Exercise instructions: Restrict the output to the lines below starting at the one that contains "United States, site archbold_FL-16." and ending at the one that contains "A: Sus scrofa (wild boar).", and restate them word for word, both ends included.

Data:

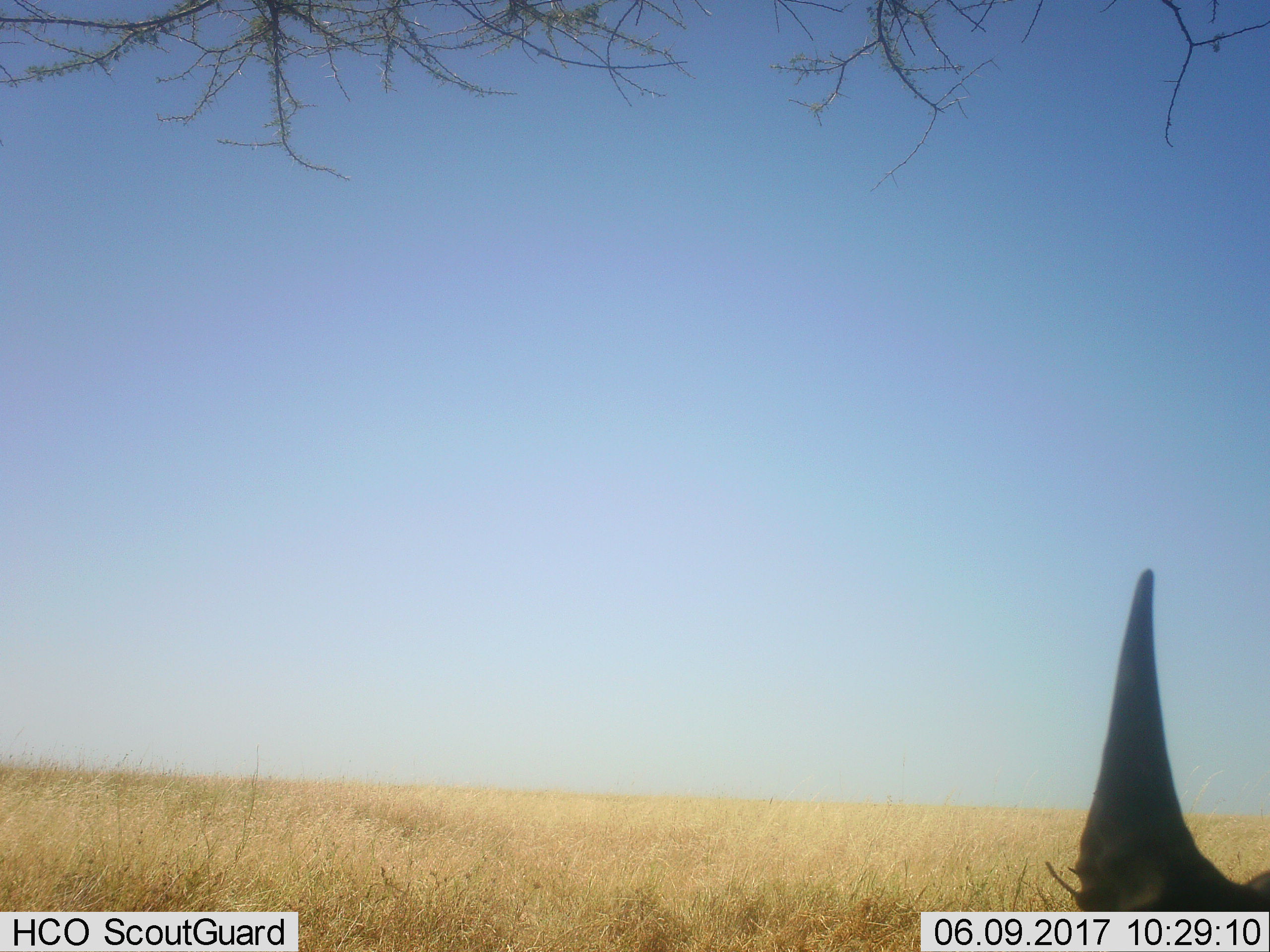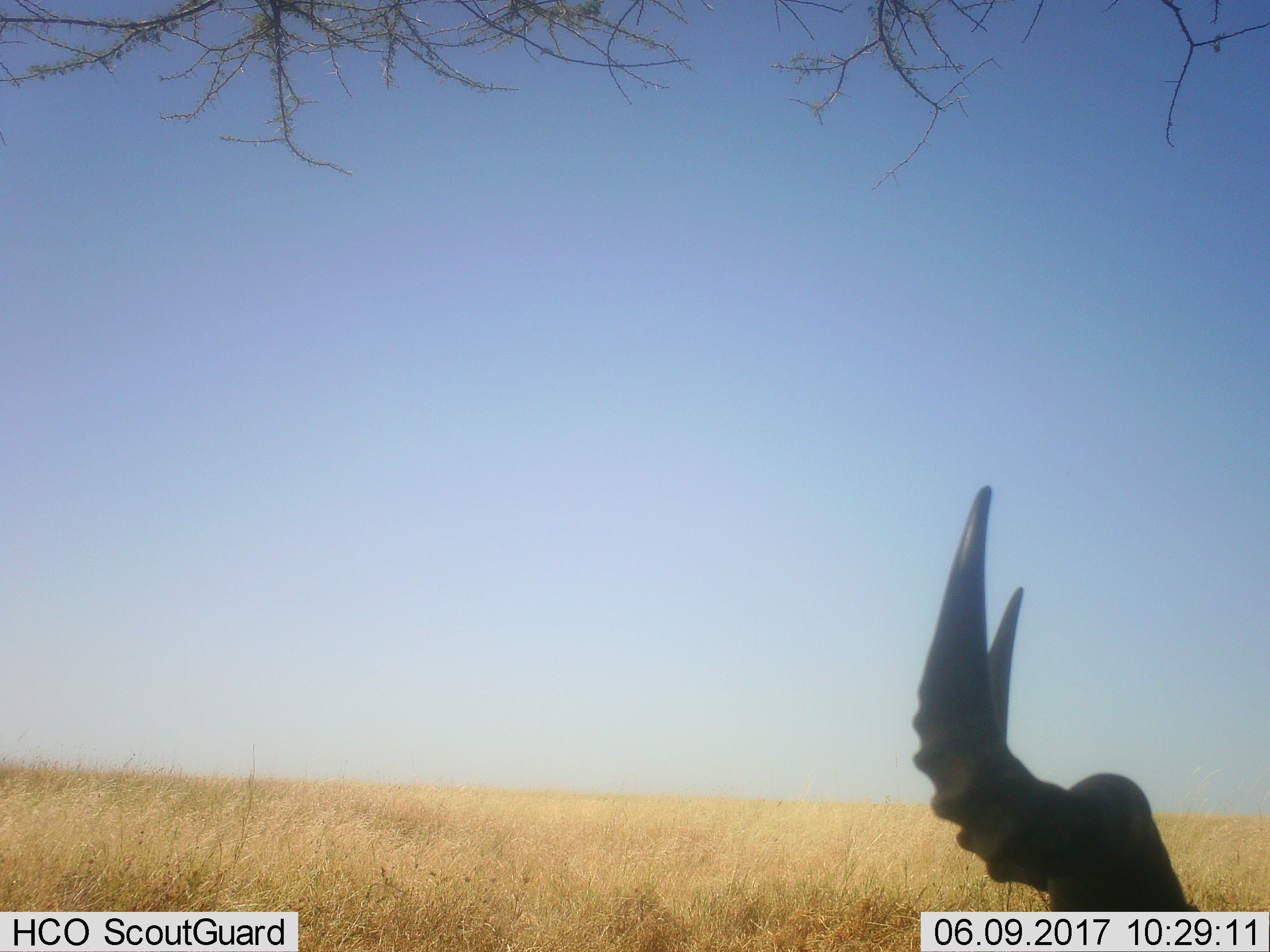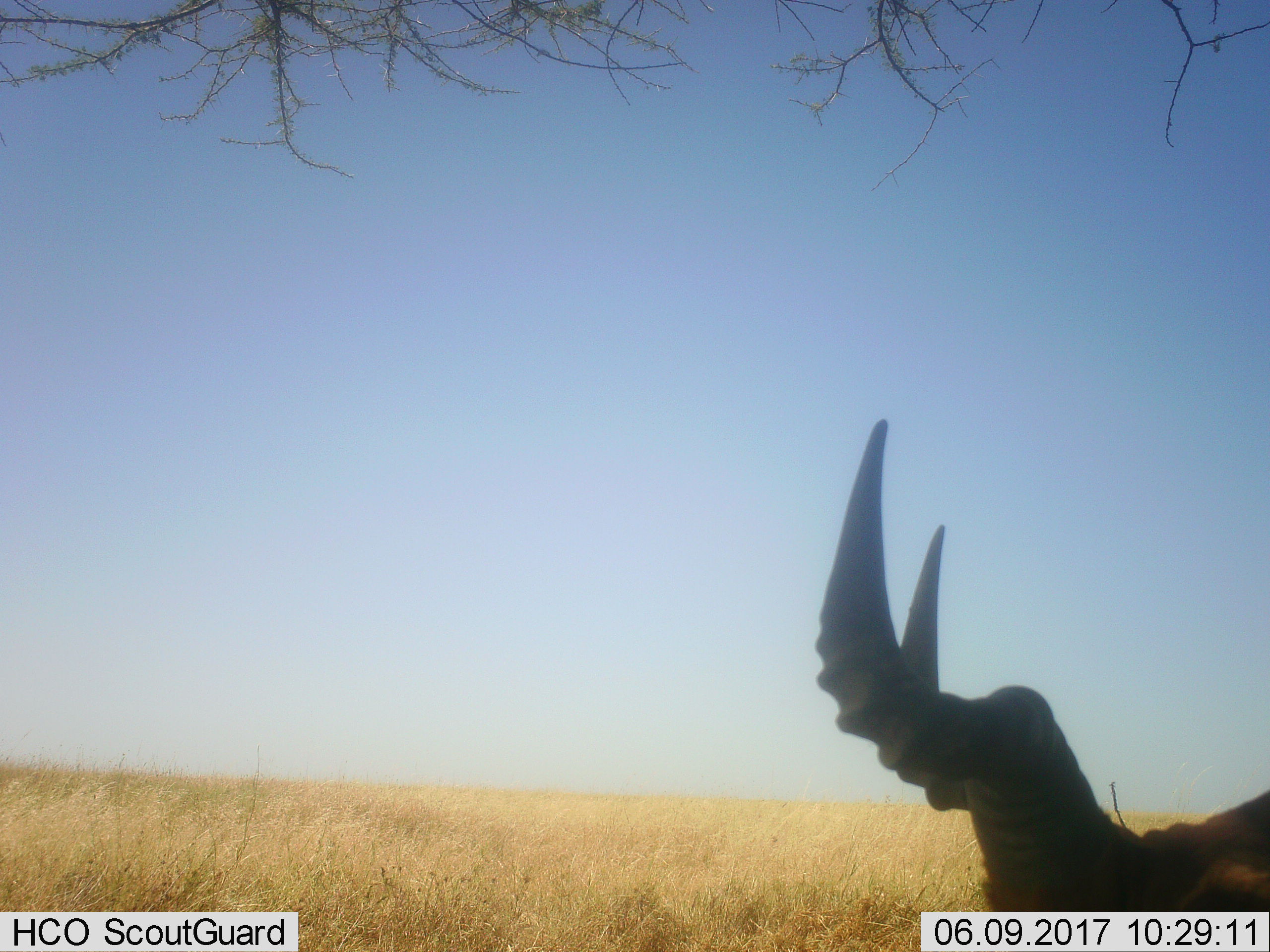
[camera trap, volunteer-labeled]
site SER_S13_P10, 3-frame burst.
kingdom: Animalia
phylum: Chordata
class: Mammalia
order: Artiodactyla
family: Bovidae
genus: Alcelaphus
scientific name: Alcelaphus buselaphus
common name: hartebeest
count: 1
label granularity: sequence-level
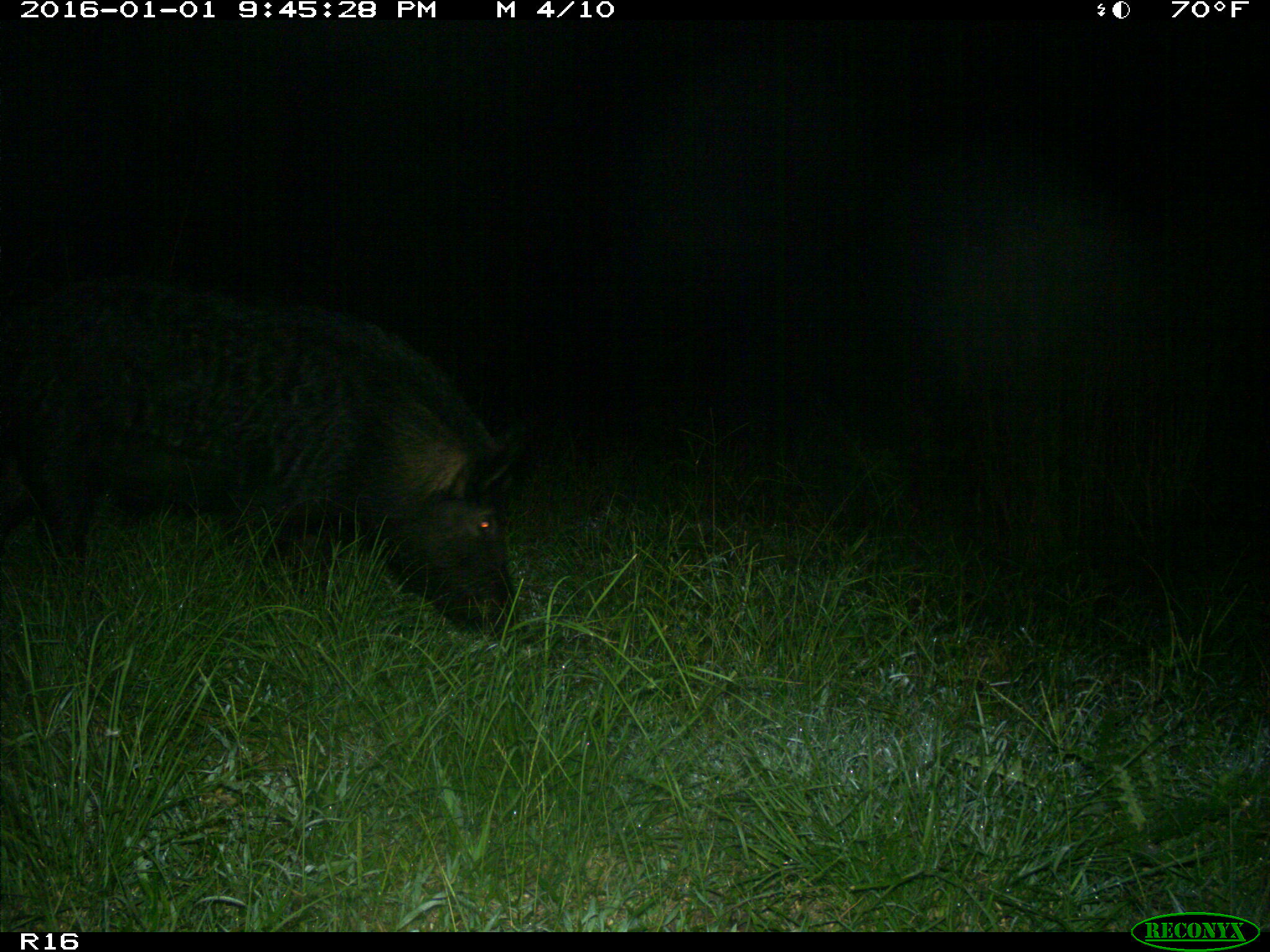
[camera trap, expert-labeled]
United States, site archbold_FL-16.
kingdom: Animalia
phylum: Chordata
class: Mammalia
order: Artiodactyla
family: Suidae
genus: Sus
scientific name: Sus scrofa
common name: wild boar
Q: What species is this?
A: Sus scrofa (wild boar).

* * *

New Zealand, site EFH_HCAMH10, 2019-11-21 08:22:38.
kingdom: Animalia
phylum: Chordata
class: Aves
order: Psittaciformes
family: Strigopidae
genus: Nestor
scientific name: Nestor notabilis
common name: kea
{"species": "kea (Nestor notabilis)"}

Result of this exercise:
United States, site archbold_FL-16.
kingdom: Animalia
phylum: Chordata
class: Mammalia
order: Artiodactyla
family: Suidae
genus: Sus
scientific name: Sus scrofa
common name: wild boar
Q: What species is this?
A: Sus scrofa (wild boar).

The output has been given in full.